All WebSocket messages MUST be text frames containing JSON. Binary frames are not used.

Message Format

bridge.ws.message-format

Each WebSocket message is a JSON object with a type field. The type determines which other fields are present.

Request

bridge.ws.request

Initiates an RPC call. The id is client-assigned and used to correlate responses. Channel IDs are allocated by the client.

{
  "type": "request",
  "id": 1,
  "service": "Streaming",
  "method": "subscribe",
  "args": ["events"],
  "metadata": { "traceparent": "00-..." }
}

Response

bridge.ws.response

Completes an RPC call. Contains either result (success) or error (failure).

{
  "type": "response",
  "id": 1,
  "result": { "channel": 1 }
}
{
  "type": "response",
  "id": 1,
  "error": "unknown_method"
}
{
  "type": "response",
  "id": 1,
  "error": "user",
  "value": { "code": "INVALID" }
}

Data

bridge.ws.data

Sends a value on a channel. Direction depends on the channel type (Tx = client→server, Rx = server→client).

{
  "type": "data",
  "channel": 1,
  "value": { "event": "user_joined", "user": "alice" }
}

Close

bridge.ws.close

Signals end of a Tx channel (client→server). Sent by the client when done sending. Rx channels close implicitly with Response.

{
  "type": "close",
  "channel": 1
}

Reset

bridge.ws.reset

Forcefully terminates a channel. Either peer may send this.

{
  "type": "reset",
  "channel": 1
}

Credit

bridge.ws.credit

Grants flow control credit (in bytes) for a channel. The receiver sends this to allow the sender to continue.

{
  "type": "credit",
  "channel": 1,
  "bytes": 65536
}

Cancel

bridge.ws.cancel

Requests cancellation of an in-flight RPC.

{
  "type": "cancel",
  "id": 1
}

Goodbye

bridge.ws.goodbye

Signals connection termination due to protocol error.
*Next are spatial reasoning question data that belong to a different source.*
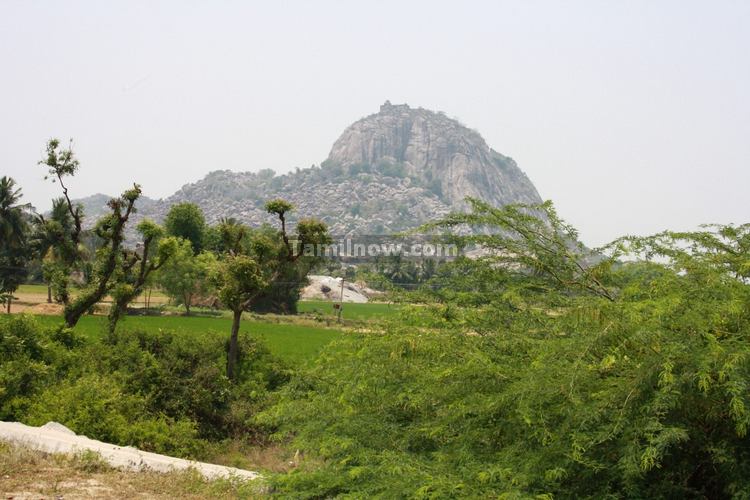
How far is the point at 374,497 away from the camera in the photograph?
3.62 meters

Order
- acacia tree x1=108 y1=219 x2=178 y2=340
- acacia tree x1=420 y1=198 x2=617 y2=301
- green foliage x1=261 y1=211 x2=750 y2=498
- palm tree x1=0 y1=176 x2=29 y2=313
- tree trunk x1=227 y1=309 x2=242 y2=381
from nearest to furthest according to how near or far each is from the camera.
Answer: green foliage x1=261 y1=211 x2=750 y2=498 < acacia tree x1=420 y1=198 x2=617 y2=301 < tree trunk x1=227 y1=309 x2=242 y2=381 < acacia tree x1=108 y1=219 x2=178 y2=340 < palm tree x1=0 y1=176 x2=29 y2=313

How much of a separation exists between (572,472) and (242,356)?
38.4 ft

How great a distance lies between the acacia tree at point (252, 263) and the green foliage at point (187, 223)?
137 ft

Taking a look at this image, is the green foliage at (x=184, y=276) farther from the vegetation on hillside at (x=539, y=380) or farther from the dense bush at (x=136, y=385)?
the vegetation on hillside at (x=539, y=380)

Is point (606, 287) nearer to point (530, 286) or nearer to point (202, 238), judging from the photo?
point (530, 286)

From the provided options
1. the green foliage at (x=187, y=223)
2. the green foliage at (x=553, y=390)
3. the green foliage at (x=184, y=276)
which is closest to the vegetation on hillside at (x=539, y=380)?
the green foliage at (x=553, y=390)

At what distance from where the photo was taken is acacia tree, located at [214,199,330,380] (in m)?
14.5

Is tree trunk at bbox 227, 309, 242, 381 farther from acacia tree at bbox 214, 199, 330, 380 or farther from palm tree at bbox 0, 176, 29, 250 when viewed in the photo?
palm tree at bbox 0, 176, 29, 250

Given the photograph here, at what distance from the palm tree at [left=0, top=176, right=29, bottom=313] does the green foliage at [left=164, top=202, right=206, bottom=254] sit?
37.2ft

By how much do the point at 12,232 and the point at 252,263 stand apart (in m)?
39.2

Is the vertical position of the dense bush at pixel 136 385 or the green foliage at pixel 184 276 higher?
the green foliage at pixel 184 276

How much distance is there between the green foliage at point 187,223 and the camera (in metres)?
57.2

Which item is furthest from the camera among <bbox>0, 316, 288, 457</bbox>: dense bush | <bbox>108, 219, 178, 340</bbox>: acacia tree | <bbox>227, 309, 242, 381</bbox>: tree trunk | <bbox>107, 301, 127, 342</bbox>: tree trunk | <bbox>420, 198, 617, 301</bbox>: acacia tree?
<bbox>108, 219, 178, 340</bbox>: acacia tree

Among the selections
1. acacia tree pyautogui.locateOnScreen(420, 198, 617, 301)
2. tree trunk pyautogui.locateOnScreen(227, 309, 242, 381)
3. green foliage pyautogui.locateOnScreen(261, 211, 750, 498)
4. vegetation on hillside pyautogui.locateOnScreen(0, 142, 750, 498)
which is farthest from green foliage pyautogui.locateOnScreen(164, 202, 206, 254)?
green foliage pyautogui.locateOnScreen(261, 211, 750, 498)
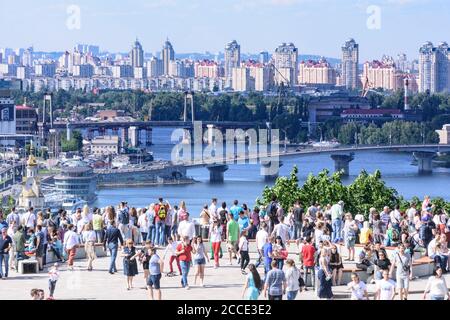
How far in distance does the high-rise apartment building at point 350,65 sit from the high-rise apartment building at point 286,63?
8.49 ft

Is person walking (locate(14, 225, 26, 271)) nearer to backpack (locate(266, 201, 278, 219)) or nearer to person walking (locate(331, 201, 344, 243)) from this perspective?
backpack (locate(266, 201, 278, 219))

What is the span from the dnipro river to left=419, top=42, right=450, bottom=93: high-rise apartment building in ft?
91.1

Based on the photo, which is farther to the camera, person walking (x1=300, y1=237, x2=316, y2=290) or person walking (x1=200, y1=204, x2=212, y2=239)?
person walking (x1=200, y1=204, x2=212, y2=239)

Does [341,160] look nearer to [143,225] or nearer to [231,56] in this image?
[143,225]

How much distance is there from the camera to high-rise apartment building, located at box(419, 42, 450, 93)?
6625 cm

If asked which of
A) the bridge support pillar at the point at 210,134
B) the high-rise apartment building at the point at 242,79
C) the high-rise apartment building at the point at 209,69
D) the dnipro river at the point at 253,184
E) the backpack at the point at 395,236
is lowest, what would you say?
the dnipro river at the point at 253,184

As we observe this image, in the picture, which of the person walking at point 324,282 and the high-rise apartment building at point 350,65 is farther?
the high-rise apartment building at point 350,65

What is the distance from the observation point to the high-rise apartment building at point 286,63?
75.0m

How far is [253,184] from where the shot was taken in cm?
2814

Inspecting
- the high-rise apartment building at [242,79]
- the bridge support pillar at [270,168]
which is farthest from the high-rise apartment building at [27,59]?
the bridge support pillar at [270,168]

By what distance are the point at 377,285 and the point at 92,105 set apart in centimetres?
5660

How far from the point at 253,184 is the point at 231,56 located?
55844mm

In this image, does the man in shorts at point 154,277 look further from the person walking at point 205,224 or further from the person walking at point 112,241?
the person walking at point 205,224

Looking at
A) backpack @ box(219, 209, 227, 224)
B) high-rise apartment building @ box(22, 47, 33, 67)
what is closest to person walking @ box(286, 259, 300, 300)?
backpack @ box(219, 209, 227, 224)
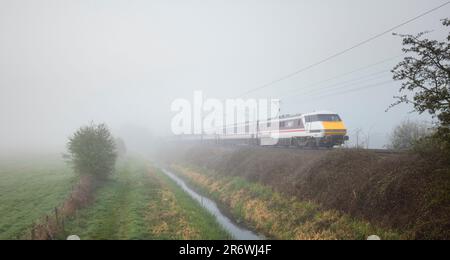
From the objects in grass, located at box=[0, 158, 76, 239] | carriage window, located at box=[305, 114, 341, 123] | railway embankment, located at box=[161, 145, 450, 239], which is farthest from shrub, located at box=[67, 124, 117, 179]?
carriage window, located at box=[305, 114, 341, 123]

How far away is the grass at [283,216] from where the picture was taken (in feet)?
42.1

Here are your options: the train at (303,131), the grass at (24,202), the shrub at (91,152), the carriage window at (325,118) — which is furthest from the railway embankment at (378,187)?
the shrub at (91,152)

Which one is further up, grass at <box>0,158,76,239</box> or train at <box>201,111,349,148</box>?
train at <box>201,111,349,148</box>

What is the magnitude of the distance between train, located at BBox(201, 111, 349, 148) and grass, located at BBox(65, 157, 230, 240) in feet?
47.3

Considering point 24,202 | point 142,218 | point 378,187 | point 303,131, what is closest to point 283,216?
point 378,187

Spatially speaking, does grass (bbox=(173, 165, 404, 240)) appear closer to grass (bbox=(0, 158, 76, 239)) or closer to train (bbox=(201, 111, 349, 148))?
train (bbox=(201, 111, 349, 148))

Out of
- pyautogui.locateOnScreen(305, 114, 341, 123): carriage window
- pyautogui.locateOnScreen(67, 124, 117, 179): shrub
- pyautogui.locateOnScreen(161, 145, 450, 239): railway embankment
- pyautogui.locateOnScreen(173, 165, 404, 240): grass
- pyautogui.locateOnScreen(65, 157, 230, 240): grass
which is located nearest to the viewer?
pyautogui.locateOnScreen(161, 145, 450, 239): railway embankment

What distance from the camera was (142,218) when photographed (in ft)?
57.4

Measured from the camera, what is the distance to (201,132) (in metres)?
73.9

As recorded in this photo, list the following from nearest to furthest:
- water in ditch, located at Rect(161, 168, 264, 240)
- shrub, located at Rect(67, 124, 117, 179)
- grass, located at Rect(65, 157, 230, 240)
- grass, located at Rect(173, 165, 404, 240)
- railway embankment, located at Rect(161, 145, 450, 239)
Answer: railway embankment, located at Rect(161, 145, 450, 239) → grass, located at Rect(173, 165, 404, 240) → grass, located at Rect(65, 157, 230, 240) → water in ditch, located at Rect(161, 168, 264, 240) → shrub, located at Rect(67, 124, 117, 179)

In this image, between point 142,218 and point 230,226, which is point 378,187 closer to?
point 230,226

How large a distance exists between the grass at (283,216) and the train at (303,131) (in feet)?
29.4

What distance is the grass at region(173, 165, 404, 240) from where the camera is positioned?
12.8 metres

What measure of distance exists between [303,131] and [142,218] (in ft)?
64.2
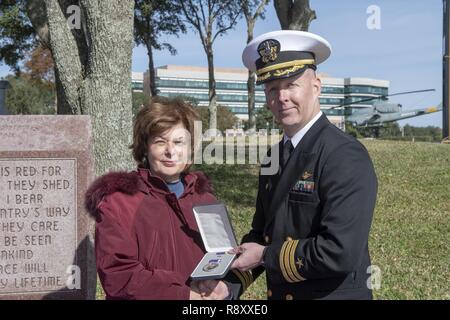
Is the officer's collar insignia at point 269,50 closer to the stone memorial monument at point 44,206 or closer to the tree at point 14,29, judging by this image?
the stone memorial monument at point 44,206

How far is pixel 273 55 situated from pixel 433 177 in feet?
37.2

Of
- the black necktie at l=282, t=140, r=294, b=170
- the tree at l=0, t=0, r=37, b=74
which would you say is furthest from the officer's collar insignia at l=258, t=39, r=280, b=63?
the tree at l=0, t=0, r=37, b=74

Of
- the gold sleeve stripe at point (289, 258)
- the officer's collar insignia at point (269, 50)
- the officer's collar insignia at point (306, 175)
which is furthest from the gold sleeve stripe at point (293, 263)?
the officer's collar insignia at point (269, 50)

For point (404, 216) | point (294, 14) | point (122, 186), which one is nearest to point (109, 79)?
point (122, 186)

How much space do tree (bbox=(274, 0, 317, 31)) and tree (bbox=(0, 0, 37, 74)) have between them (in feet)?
37.5

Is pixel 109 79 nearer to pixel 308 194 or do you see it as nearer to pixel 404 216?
pixel 308 194

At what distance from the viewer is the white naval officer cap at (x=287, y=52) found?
2529 millimetres

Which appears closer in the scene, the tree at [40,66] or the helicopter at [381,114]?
the tree at [40,66]

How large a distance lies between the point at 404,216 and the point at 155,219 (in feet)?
25.4

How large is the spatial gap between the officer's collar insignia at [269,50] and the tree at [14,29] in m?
17.5

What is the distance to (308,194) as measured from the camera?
242cm

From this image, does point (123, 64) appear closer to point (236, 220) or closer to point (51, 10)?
point (51, 10)

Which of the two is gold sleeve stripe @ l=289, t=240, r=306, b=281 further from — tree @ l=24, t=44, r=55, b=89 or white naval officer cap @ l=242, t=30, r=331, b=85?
tree @ l=24, t=44, r=55, b=89

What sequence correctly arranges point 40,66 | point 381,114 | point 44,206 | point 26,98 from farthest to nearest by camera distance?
point 381,114 < point 26,98 < point 40,66 < point 44,206
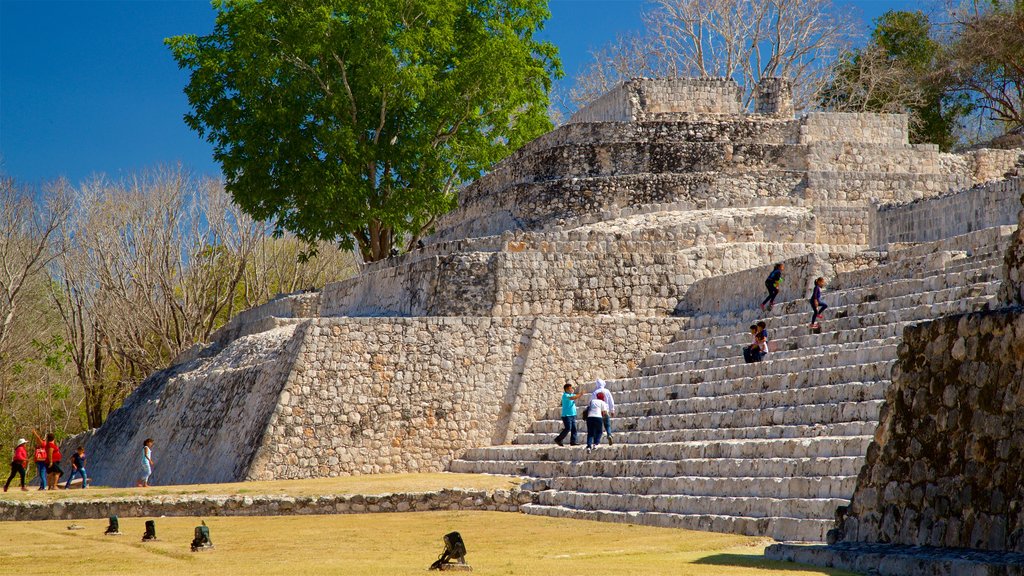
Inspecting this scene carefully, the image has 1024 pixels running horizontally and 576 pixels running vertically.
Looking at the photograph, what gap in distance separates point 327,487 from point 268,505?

After sending or receiving Goodbye, the WebSocket SHOULD be closed.

{
  "type": "goodbye",
  "reason": "channeling.unknown"
}

Channel Lifecycle Examples

These examples illustrate how channels work over WebSocket. They are non-normative — the message types are defined above.

Rx channel — A call to fn subscribe(topic: String, events: Rx<Event>):

Tx channel — A call to fn upload(data: Tx<Chunk>) -> Summary:

Implementation Notes (Non-normative)

Backend Connection

The bridge maintains roam connections to backend services. Options:

  • Connection pool: Multiple persistent connections for throughput
  • Single connection: Simpler, relies on roam pipelining
  • Per-request: Higher latency, simpler resource management

Error Mapping

The bridge translates between roam errors and HTTP:

roam HTTP Body
Ok(value) 200 JSON value
User(E) 200 {"error":"user","value":...}
UnknownMethod 200 {"error":"unknown_method"}
InvalidPayload 200 {"error":"invalid_payload"}
Cancelled 200 {"error":"cancelled"}
Connection failed 502 {"error":"bridge",...}
Timeout 504 {"error":"bridge",...}

Note: roam errors return HTTP 200 because they are valid protocol responses. HTTP error codes indicate bridge/transport failures.